[MATERIAL PROVIDED]:
*-*-*

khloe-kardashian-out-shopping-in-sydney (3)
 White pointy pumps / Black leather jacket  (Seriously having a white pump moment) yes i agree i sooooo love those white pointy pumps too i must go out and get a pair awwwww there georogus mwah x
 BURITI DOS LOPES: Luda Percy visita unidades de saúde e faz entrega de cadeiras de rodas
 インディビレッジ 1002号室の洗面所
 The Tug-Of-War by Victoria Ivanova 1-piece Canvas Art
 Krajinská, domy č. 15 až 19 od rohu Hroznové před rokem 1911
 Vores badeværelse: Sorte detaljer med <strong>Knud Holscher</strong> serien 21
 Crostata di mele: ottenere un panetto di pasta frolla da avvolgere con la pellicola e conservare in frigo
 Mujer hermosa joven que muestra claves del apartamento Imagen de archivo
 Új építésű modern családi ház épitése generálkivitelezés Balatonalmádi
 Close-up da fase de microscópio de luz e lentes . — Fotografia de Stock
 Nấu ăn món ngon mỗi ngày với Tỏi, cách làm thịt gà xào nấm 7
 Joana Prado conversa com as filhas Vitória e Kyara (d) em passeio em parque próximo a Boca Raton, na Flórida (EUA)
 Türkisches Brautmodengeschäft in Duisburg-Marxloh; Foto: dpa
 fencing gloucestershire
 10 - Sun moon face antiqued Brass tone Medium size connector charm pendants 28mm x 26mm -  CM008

*-*-*

[WHAT IS NEEDED]: Where the line containing "Vores badeværelse: Sorte" appears in the records above, begin there and print every line through the last, exactly and with nothing else.

[SOLUTION TO THE EXERCISE]:
 Vores badeværelse: Sorte detaljer med <strong>Knud Holscher</strong> serien 21
 Crostata di mele: ottenere un panetto di pasta frolla da avvolgere con la pellicola e conservare in frigo
 Mujer hermosa joven que muestra claves del apartamento Imagen de archivo
 Új építésű modern családi ház épitése generálkivitelezés Balatonalmádi
 Close-up da fase de microscópio de luz e lentes . — Fotografia de Stock
 Nấu ăn món ngon mỗi ngày với Tỏi, cách làm thịt gà xào nấm 7
 Joana Prado conversa com as filhas Vitória e Kyara (d) em passeio em parque próximo a Boca Raton, na Flórida (EUA)
 Türkisches Brautmodengeschäft in Duisburg-Marxloh; Foto: dpa
 fencing gloucestershire
 10 - Sun moon face antiqued Brass tone Medium size connector charm pendants 28mm x 26mm -  CM008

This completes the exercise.